(Data begins)

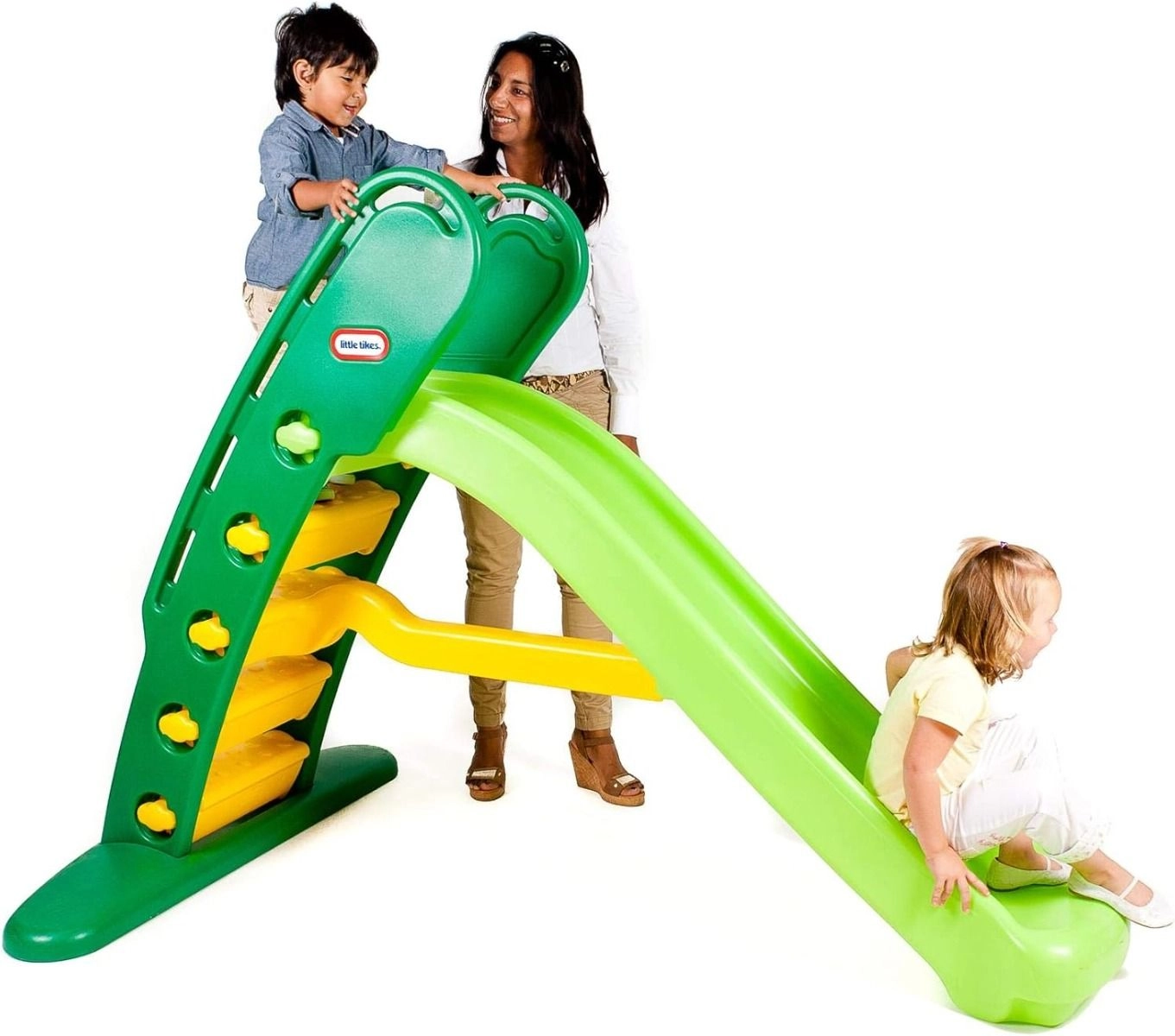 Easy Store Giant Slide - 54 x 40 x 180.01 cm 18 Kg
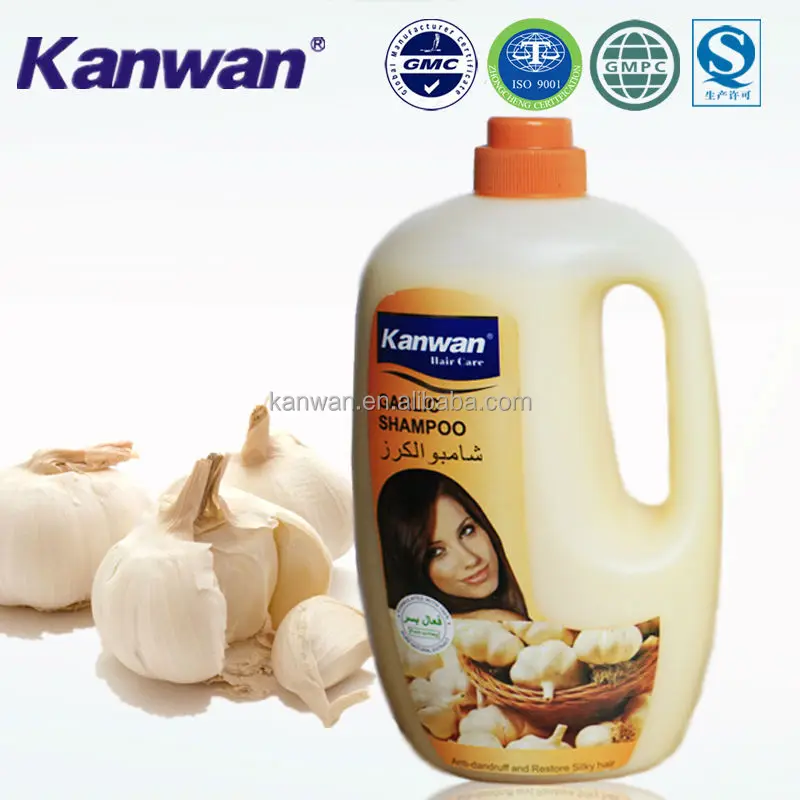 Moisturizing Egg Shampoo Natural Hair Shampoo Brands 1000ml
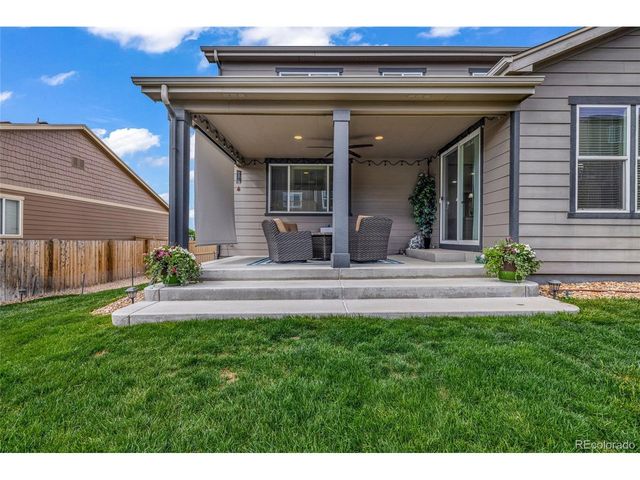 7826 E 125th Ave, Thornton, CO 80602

(Data ends)
(Data begins)

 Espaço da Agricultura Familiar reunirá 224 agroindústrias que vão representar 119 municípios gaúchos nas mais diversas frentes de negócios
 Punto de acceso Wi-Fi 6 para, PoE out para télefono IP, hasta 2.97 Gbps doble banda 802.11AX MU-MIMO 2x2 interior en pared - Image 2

(Data ends)
(Data begins)

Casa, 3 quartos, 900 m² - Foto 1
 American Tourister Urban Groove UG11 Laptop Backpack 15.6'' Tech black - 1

(Data ends)

- Job -
Repeat the lines between the line holding "Casa, 3 quartos, 900 m² - Foto 1" and the line holding "American Tourister Urban", inclusive, and give only those lines.

- Output below -
Casa, 3 quartos, 900 m² - Foto 1
 American Tourister Urban Groove UG11 Laptop Backpack 15.6'' Tech black - 1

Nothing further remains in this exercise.